Over the past two weeks, protesters have flooded the California state capitol to oppose a bill that restricts the medical exemptions parents have been using to avoid vaccinating their children. The outcry comes four years after state lawmakers eliminated personal-belief and religious exemptions for public-school attendees, which were the most common workarounds used to get kids enrolled without having them vaccinated. The anti-vax movement has been ridiculed widely. Critics lambast its adherents for willfully exposing other people’s children to preventable diseases — like the measles — often based on dubious medical beliefs, like that vaccines cause autism. But amid their subsequent claims to victimhood and oppression, anti-vaxxers had largely avoided marching in major cities singing “We Shall Overcome” and chanting, “No segregation, no discrimination, education for all!” while carrying signs that read, “Welcome to Nazifornia.”
“This is misappropriation of a movement [the civil-rights movement of the 1950s and 1960s] that really is not over and proves to be challenging to overcome,” Assemblywoman Sydney Kamlager-Dove, a Los Angeles Democrat and member of the California Legislative Black Caucus, told Politico of the mostly white women protesters’ antics in Sacramento this week. “The whole conversation around vaccinations is actually one about privilege and opportunity. It’s a personal choice. It’s a luxury to be able to have a conversation about medical exemptions and about whether or not you think your child should be vaccinated.”
Increased skepticism about vaccines — and fear of their alleged side effects — has since 2001 helped quadruple the percentage of American children under 2 years old who haven’t had any, according to the Washington Post. Research shows that in California, personal-belief exemptions were claimed overwhelmingly by well-off white people before being outlawed. This is supported by both anecdotal evidence and news reports, including the notorious 2014 Hollywood Reporter investigation that uncovered school vaccination rates in several of Los Angeles’s whiter and wealthier neighborhoods, including Beverly Hills and Malibu, comparable to those in South Sudan, one of the world’s newest and least-developed economies.

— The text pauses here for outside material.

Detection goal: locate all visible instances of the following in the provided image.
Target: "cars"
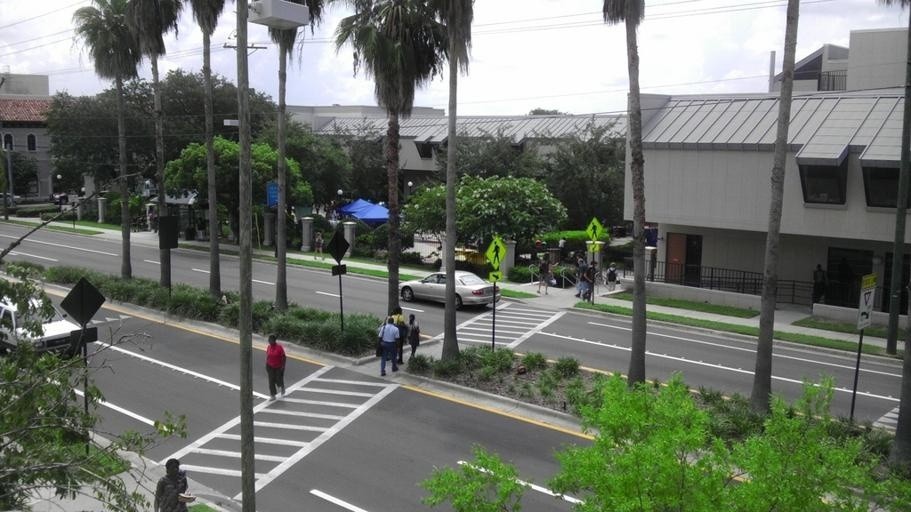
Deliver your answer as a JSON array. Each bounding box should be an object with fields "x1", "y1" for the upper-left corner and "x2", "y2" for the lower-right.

But the California protests, which were in response to Governor Gavin Newsom’s signing Senate Bill 276 into law on Monday, were equally notable for following a pattern in which white Americans equate their milder and often totally unrelated struggles to those endured by black Americans. People ranging from CNN anchor Chris Cuomo to former Maine governor Paul LePage have likened their personal travails — being called “Fredo” and “racist,” respectively — to black people’s being called “nigger.” Editorial cartoonist Glenn McCoy famously equated U.S. secretary of Education Betsy De Vos’s testy Senate-confirmation process with Ruby Bridges desegregating an all-white New Orleans public school in 1964. At the root of this pattern is an inability to distinguish the wages of broad inequality from those of personal insult. Those who indulge the comparisons think the best way to illustrate the seriousness of their cause is to compare it to far more serious ones. But they succeed mostly in persuading observers of the opposite — that in the grand scheme, what they’re going through really isn’t that bad.